# Qcgb Bearings (bronze And Roller)



## Hozzie (Nov 28, 2016)

I did a search, but didn't see an answer to my question.  I needed to replace the felts on my newly acquired Heavy 10 so while I had it apart, I am refinishing and taking the time to perform any needed maintenance.

I have the QCGB apart and stripped.  In the rebuild guide it says replace any bearings that need it.  This is where I am not sure if this is simply known by experience or if there is a quantitative way for me to determine this.  While I am pretty mechanically apt, but this is my first lathe and I don't know how much wear is too much.

Can I simply check the bronze bearings inside diameter and then check the steel shaft outside diameter to determine wear?  Or is it more of a feel thing?  

Also on the roller bearings, should I just replace them?  They were a bit tight after cleaning in degreaser, but I put some oil in them and they loosened up, but I have no idea if they are ok or not.  I lean towards just replacing everything now and doing it once, but if it isn't needed, I hate to waste the money.

Anyway, what is my best option for knowing if these items need replacing?  If they do, what is the best source for bearings?

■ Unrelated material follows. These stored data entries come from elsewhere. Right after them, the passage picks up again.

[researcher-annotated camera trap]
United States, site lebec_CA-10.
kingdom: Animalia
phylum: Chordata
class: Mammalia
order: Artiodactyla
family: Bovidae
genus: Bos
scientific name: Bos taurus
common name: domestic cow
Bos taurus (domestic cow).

This is my QCGB as it sits right now.


----------



## Bob Korves (Nov 28, 2016)

You will need to make the call.  Be aware that new bushings will need to be finished to size and in line internally after pressing them in.  If the bearings, roller or ball (looks like balls), roll freely and pass a close visual inspection of the races and balls or rollers looking for any pitting and/or corrosion, then they are probably OK after a really good cleaning.  A few thousandths clearance between bushings and shafts is no big deal, but more will cause bad gear meshing and excessive wear on them leading to eventual failure.


----------



## Ulma Doctor (Nov 28, 2016)

i'm of the opinion that if you have the unit torn down, replace everyting you can - so you don't have to do it again.
in doing that, you may need to do some reaming on the bushings.
bearings and bushings are relatively cheap.
if you replace them all, there will be no question of the integrity of the completed work.


----------



## Hozzie (Nov 28, 2016)

Thanks for the responses.  I am kinda with you Ulma Doctor.  Question now is where to get the bearings?   I guess it is just a matter of measuring and finding the same kind in the right size, but being new to lathes I want to make sure I get the right kind.  Anyone have any examples of what they have bought in the past.  I usually just get these things from McMaster Carr.  Is that my best bet?

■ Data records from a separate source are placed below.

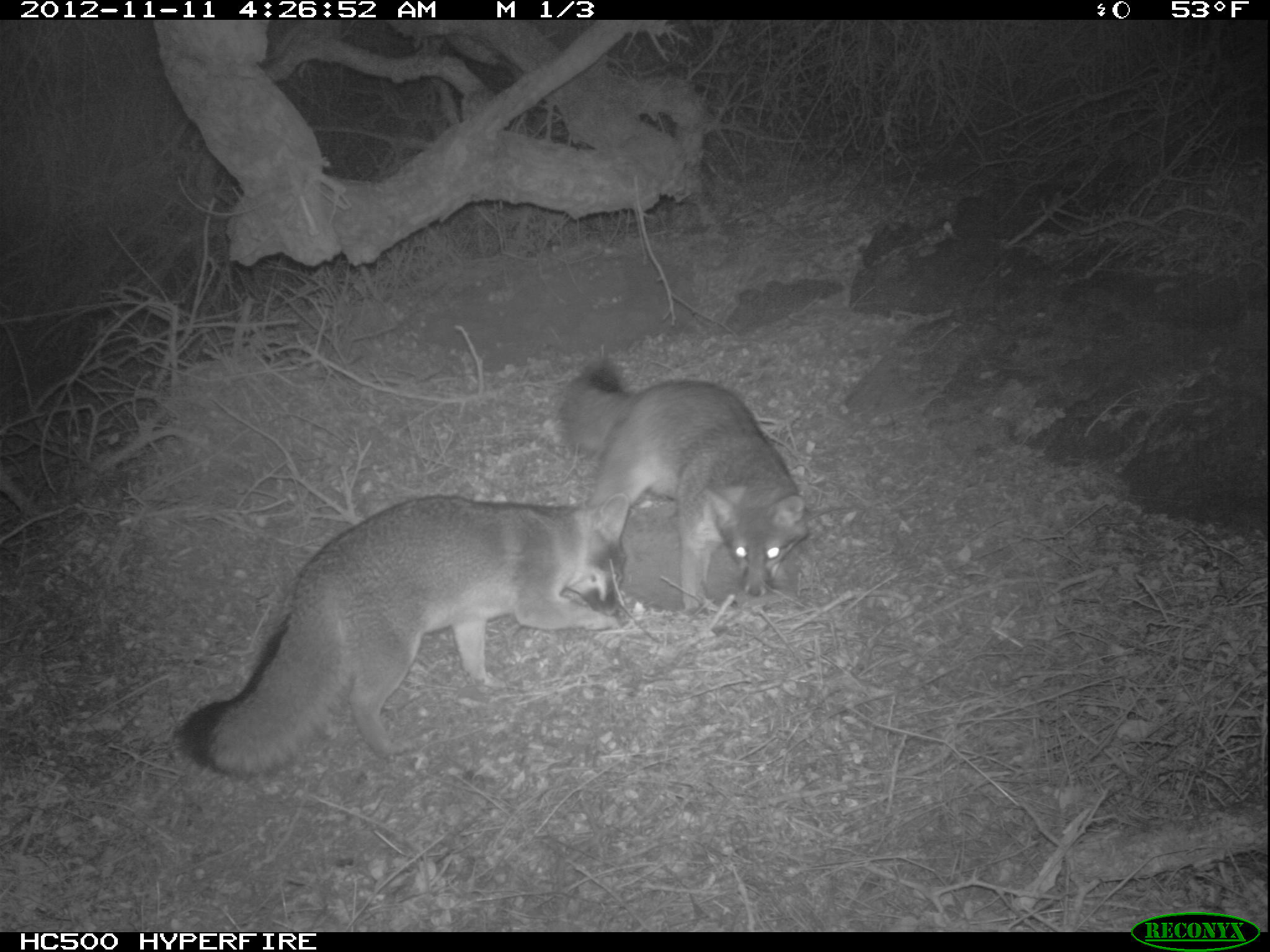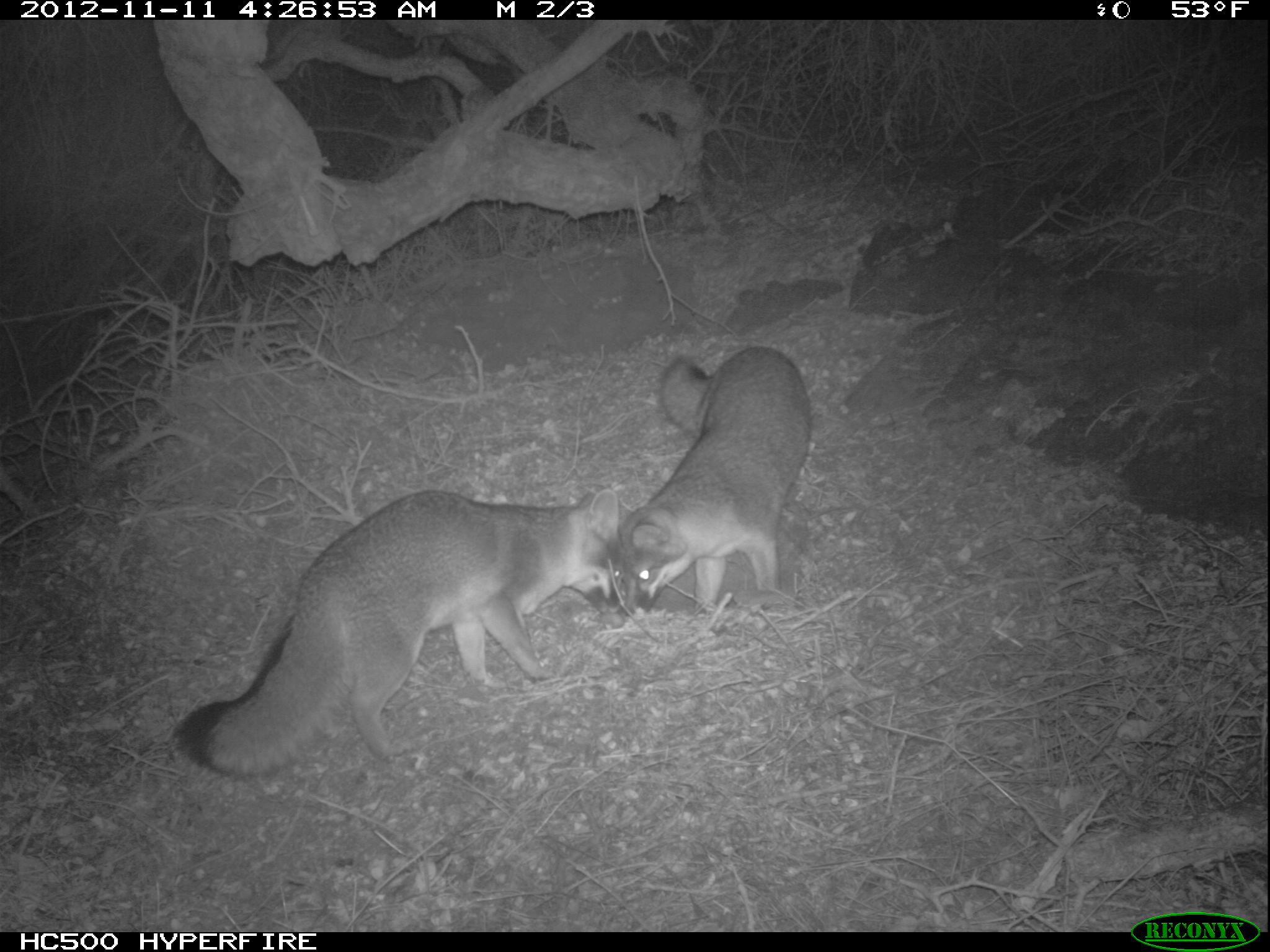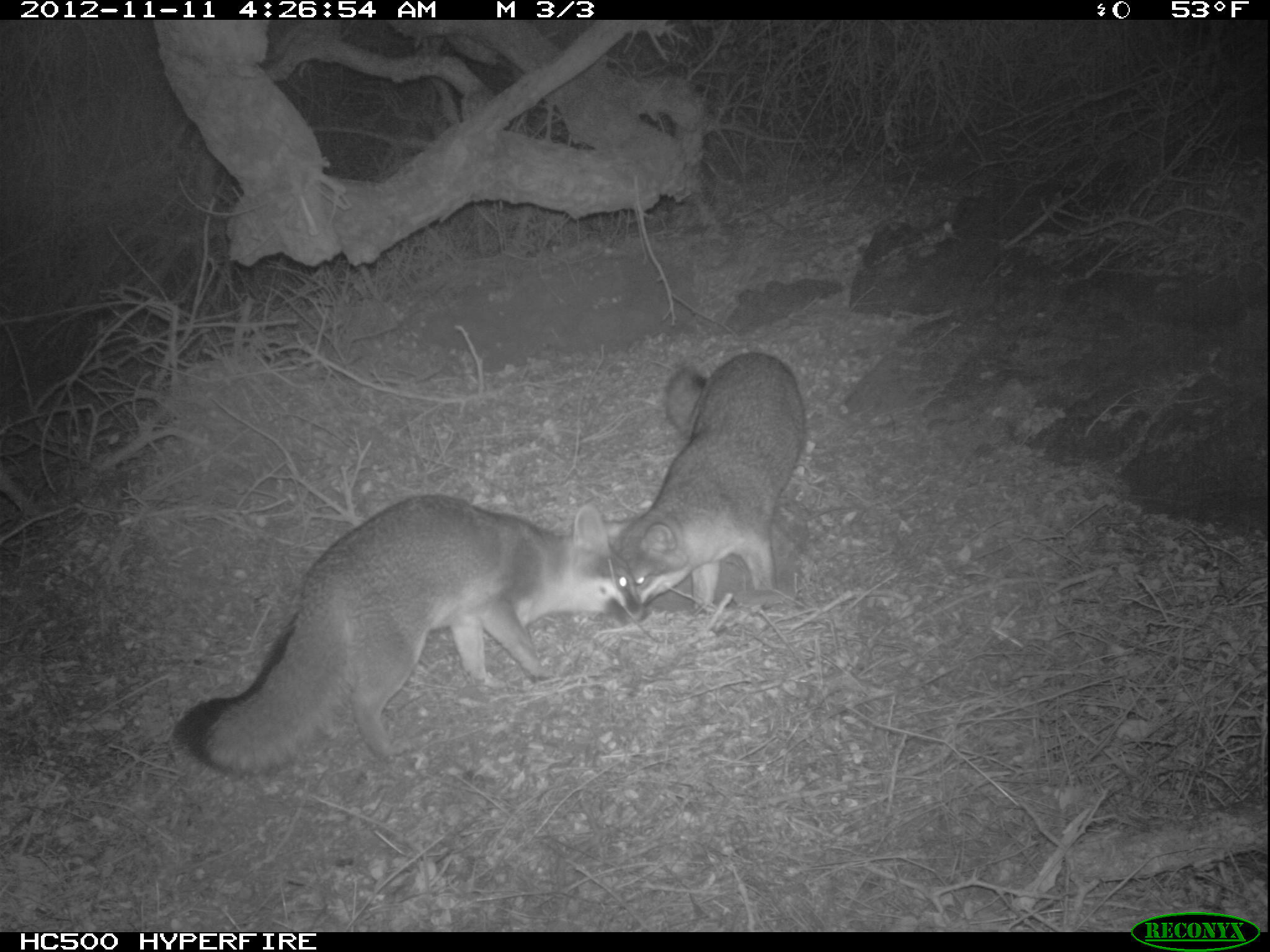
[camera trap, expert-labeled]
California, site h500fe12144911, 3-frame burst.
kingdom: Animalia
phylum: Chordata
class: Mammalia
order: Carnivora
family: Canidae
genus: Urocyon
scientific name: Urocyon littoralis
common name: island fox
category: fox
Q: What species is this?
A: Fox (island fox) (Urocyon littoralis).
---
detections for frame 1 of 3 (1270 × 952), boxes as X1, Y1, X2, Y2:
fox: 179, 492, 629, 775; 561, 356, 808, 619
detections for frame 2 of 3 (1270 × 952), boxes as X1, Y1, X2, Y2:
fox: 174, 488, 628, 781; 618, 346, 812, 622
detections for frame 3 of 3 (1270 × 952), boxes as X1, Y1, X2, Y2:
fox: 172, 495, 648, 780; 613, 351, 808, 613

Edit: Found the roller bearings on Ebay for a good price.  I will get the bronze and do what I need to make the others.

Thanks again.


----------



## Ulma Doctor (Nov 28, 2016)

measure the bearings -inside diameter, outside diameter and thickness
measure the bushing- ID, OD, and Flange thickness (for flanged bushings)
here is a link to bearing sizes
https://www.bearingworks.com/bearing-sizes/

you bearings may be metric , but your bushings should be imperial.
if your bearing measures to be a weird metric size, (i.e. 10.3mm) it may be that it's an imperial bearing
metric bearings are usually full millimeter nominal diameters
ABEC3 bearings will suffice for this operation

if you have the numbers, i buy off ebay
VBX bearings
good quality, great prices- no connection just a happy industrial customer


----------



## Hozzie (Nov 28, 2016)

Thanks.  The roller bearings were metric.  I checked the bronze bushings and they all seemed to be very close to spec so I am just going to leave them.


----------